FormalConjectures-Bench

FormalConjectures-Bench is a Harbor-native benchmark of Lean 4 theorem-proving tasks derived from Google DeepMind's Formal Conjectures project.

The current main branch has two checked-in task roots:

tasks/: 77 gold-solution tasks with bundled local Lean oracles. These run with internet access disabled. Their Target.lean files use a minimal exam-style surface: source-derived comments above the benchmark marker are stripped, except for the harbor canary.
tasks-v2/: 2,556 non-gold tasks without bundled oracles.

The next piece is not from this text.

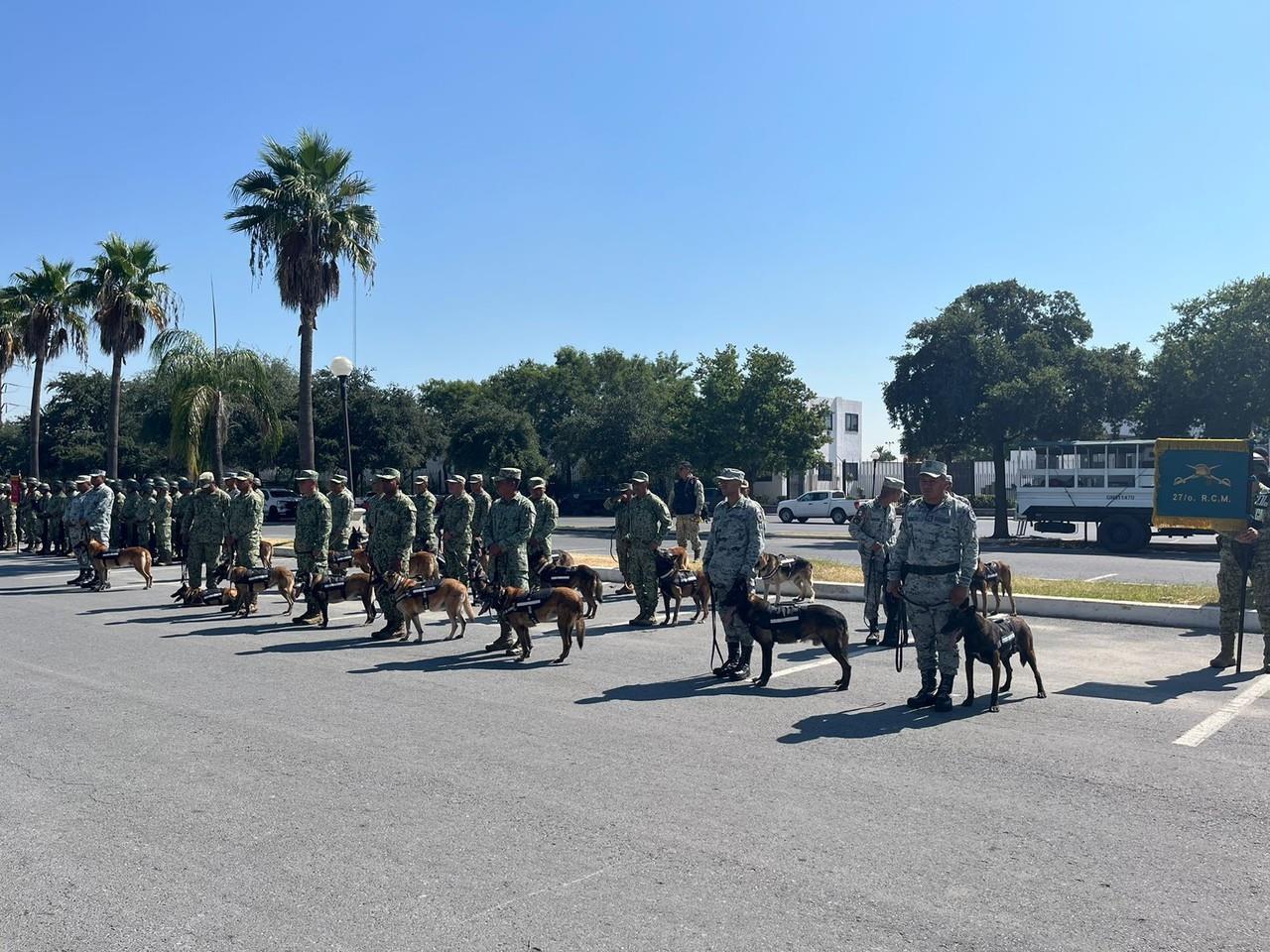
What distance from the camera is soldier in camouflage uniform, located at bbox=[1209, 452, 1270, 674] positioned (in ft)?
31.5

These run with internet access enabled so agents can use external literature while trying to produce new Lean proofs. These keep the richer source context generated from Formal Conjectures.

The checked-in task roots contain 2,633 task instances: 77 gold instances are emitted under tasks/, and the remaining 2,556 non-gold instances are emitted under tasks-v2/. The GDM-derived v2 candidate manifest records 2,630 task instances; the additional Erdős 330 upper-density, Erdős 953 upper-bound, and Erdős 1151 non-empty fixed-point gold tasks are benchmark-local.

Benchmark Card

Field	Value
Current task instances	2,633
Gold task root	`tasks/`
Gold tasks	77
Non-gold v2 task root	`tasks-v2/`
Non-gold v2 tasks	2,556
V2 batch manifests	`manifest/v2_batches/batch-001.json` through `batch-027.json`
Language	Lean 4
Lean toolchain	`leanprover/lean4:v4.27.0`
Mathlib	`v4.27.0`, commit `a3a10db0e9d66acbebf76c5e6a135066525ac900`
Formal Conjectures commit	`233a10e857ef78e79fd9fe661d37db724089170a`
Verifier policy	Hidden golden project, theorem-header lock, banned escape hatches, axiom audit, and `sorry` canary

Task Buckets

Bucket	Count	Task root	Internet	Oracle
`gold_solution`	77	`tasks/`	Off	Bundled local oracle
`informal_proof`	720	`tasks-v2/`	On	None
`deferred_formal_candidate`	26	`tasks-v2/`	On	None
`open_problem`	1,810	`tasks-v2/`	On	None

The open_problem bucket consists of 905 prove/refute pairs. Of these, 348 are ordinary theorem/negation pairs and 557 are simple yes/no answer(sorry) iff pairs reformulated as theorem/negation pairs. Each pair has one task asking for the proposition and one task asking for the formal negation of the frozen proposition. Pair metadata lives in manifest/v2_open_pairs.json; benchmark-level scoring should count a pair as passed if at least one side passes and should flag any pair where both sides pass.

The deferred_formal_candidate bucket contains the old deferred candidates from the gold-task repair pass. For v2 benchmark purposes they are treated as non-gold, internet-enabled tasks with no bundled oracle.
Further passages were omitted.